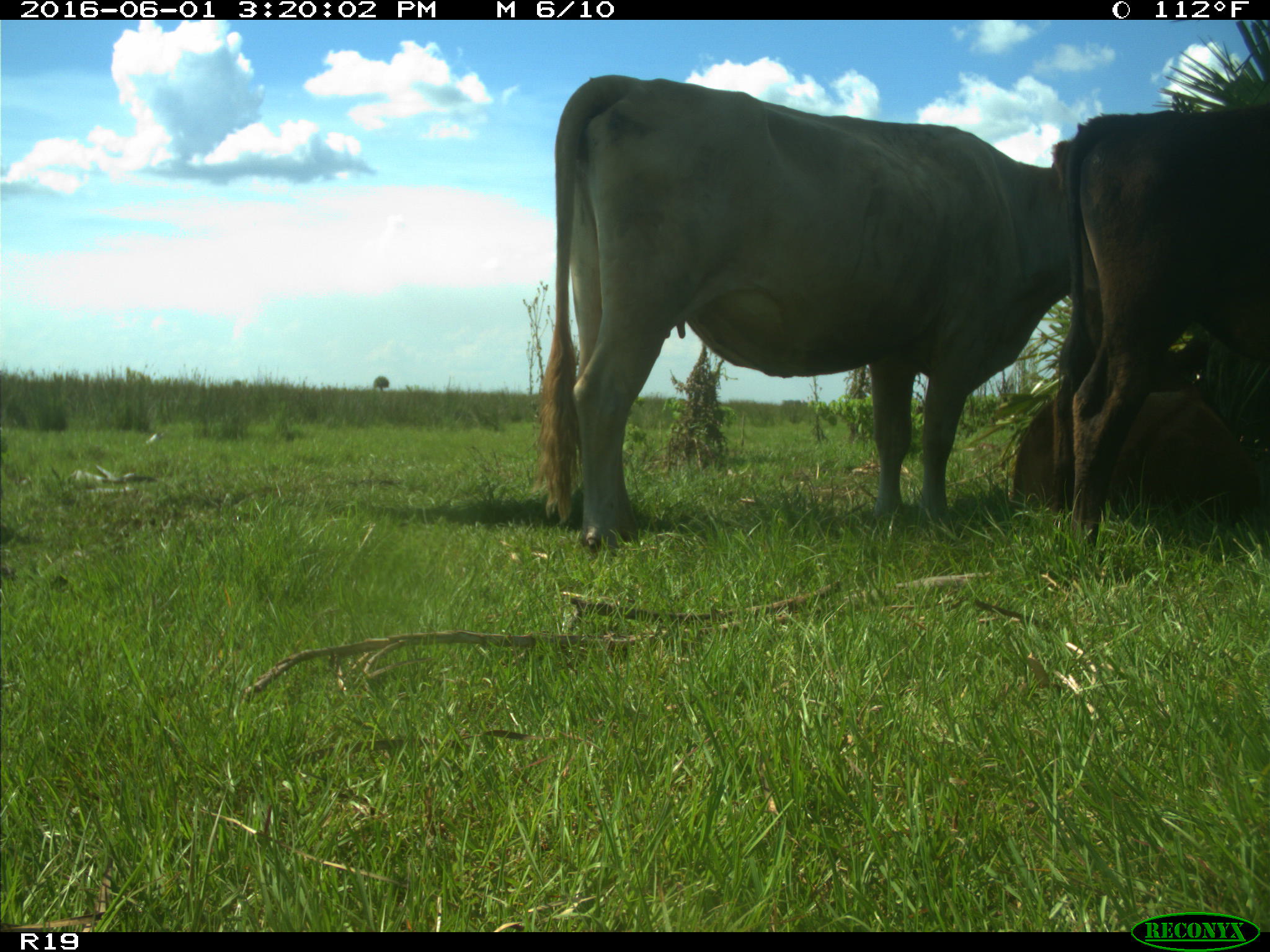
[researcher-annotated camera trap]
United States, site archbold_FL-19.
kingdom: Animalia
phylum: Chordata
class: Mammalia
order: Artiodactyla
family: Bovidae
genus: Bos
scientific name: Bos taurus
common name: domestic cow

______________________________

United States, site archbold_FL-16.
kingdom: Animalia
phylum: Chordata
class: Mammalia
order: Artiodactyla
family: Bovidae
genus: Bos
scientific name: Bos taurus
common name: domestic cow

______________________________

▶ **Try it**:
Copy out each line from the preceding entries that mentions the word "United".

▶ **Solution for this problem**:
United States, site archbold_FL-19.
United States, site archbold_FL-16.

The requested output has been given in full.